The north end of the structure would have fewer windows than the south.
They designed the south glazing with a metal shading device that allows
the inhabitants to control solar gains. Even with the shading device,
the south glazing became a sticking point as the students worked to
resolve competing design issues—natural lighting versus heat gains.
Ultimately, they altered their design to reduce the glazing area on
the south.
The team was also interested in integrating solar technologies into
the overall architectural design. Many Puerto Rican residents use solar
hot water, but the team feels that the systems are very poorly integrated.
So they designed their roof with two main sections—one for the
solar electric system and one for the solar hot water system. Faculty
advisor Fernando Abruña says, "We wanted to address architectural
design discourse, to maintain a contemporary look. We wanted to integrate
the technologies with the building, not to end up with a pastiche of
stuff."
Although wood was considered as a material, moving components of the
house as wood structures would have been difficult because of torsion.

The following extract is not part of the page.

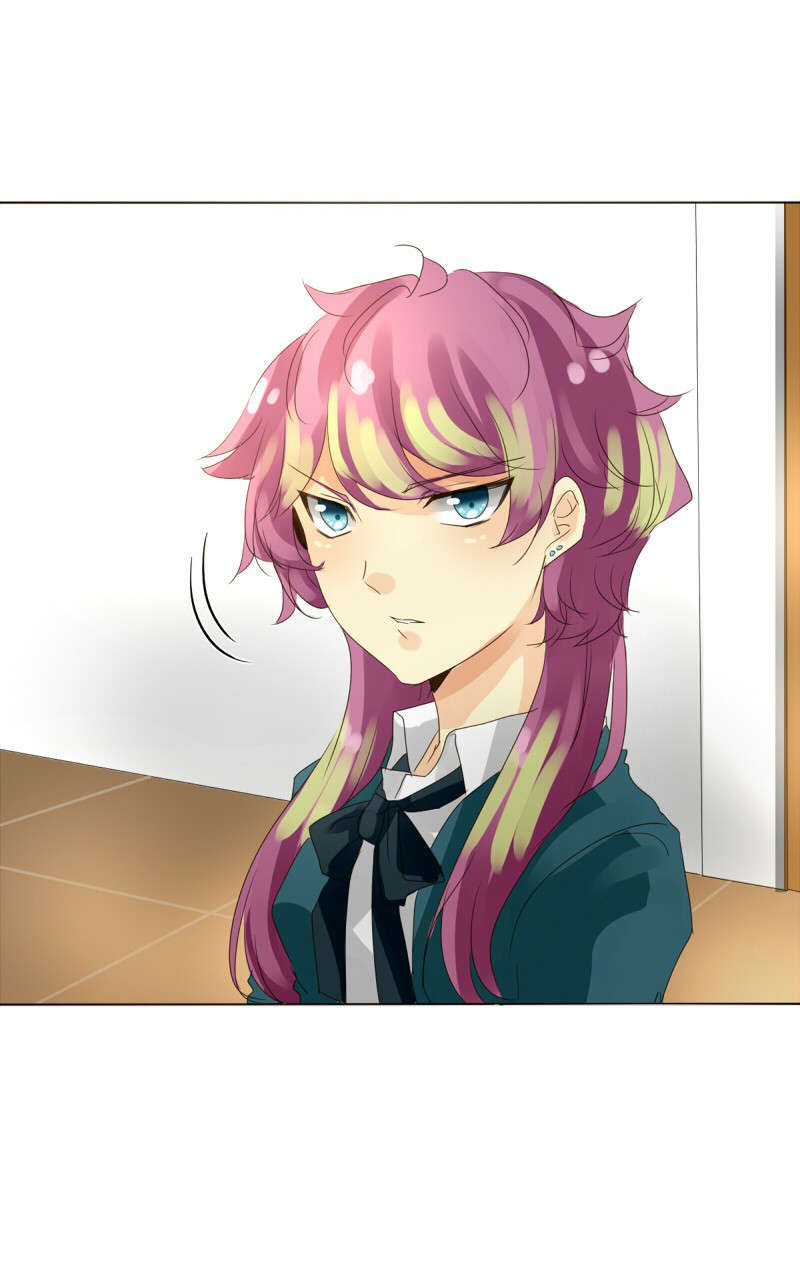 Thế Giới Không Hoàn Hảo Chapter 30 - Trang 2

So the team chose a steel frame with an infill of a foam material with
masonite, called Dryvit. The decathletes are using Dryvit on the floor,
walls, and roof. Team member Destiny Young says, "The building
material leaves no room for air leakage; fiberglass, for example, has
more leakage. The panels we're using create a really good thermal resistance
for the house."
For the windows, the students chose lightly tinted double-paned windows,
with vacuum space in between and a silica perimeter on the indoor side,
which keeps the interior air quite dry all the time. The well-insulated
window frames are steel encased in plastic. The windows have a dual
operating capability—they can slope inward and permit some natural
cooling and ventilation. If a lot of ventilation is needed, about half
the windows on the southern exposure can be opened.

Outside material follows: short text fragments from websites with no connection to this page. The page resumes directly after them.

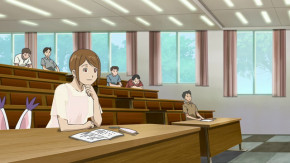 Digimon Adventure 20th Anniversary Memorial Story Project Special 01 Vostfr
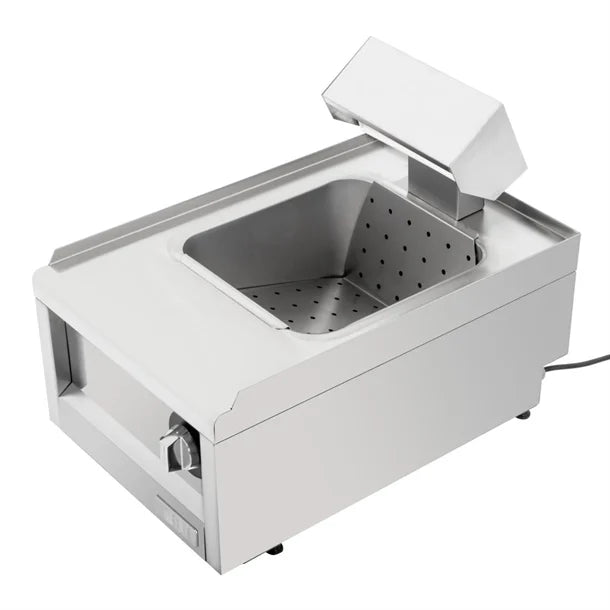 CU479 Buffalo 600 Series Chip Scuttle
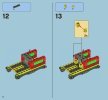 Istruzioni per la Costruzione - LEGO - 7597 - Western Train Chase: Page 8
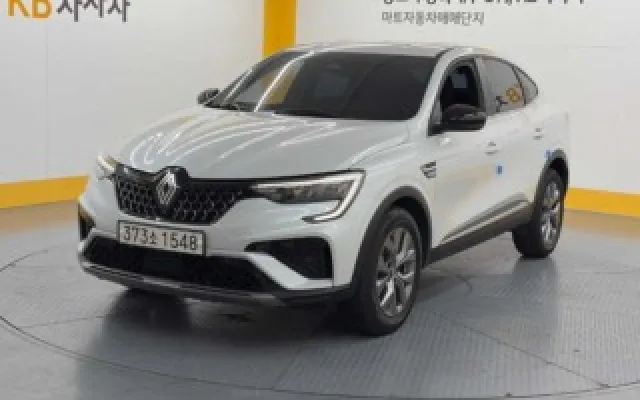 아르카나 중고차 아르카나 1.6 GTe 테크노 매물 사진 10 - 2025/01 14,660km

To arrive at the overall interior lighting design, the architects chose
light paint colors for the interior walls and fixtures, colors that
would complement the aesthetics of the space while supplying enough
lighting to satisfy the competition's requirements. Together, the engineers
and architects ran computer simulations to determine if the plan met
their energy efficiency goals. The result is a lighting strategy that
pleases both groups—a combination of natural daylighting, effective
task lighting, and compact fluorescent and other fluorescent fixtures.
The architects even ended up with some creative leeway—they designed
a signature system for the central vaulted ceiling of their house and
incorporated fixtures that reflect the overall geometry of their house
design without compromising on low-energy use. The vaulted ceiling and
the general lighting scheme work together to create a nice living space
with an airy feel. |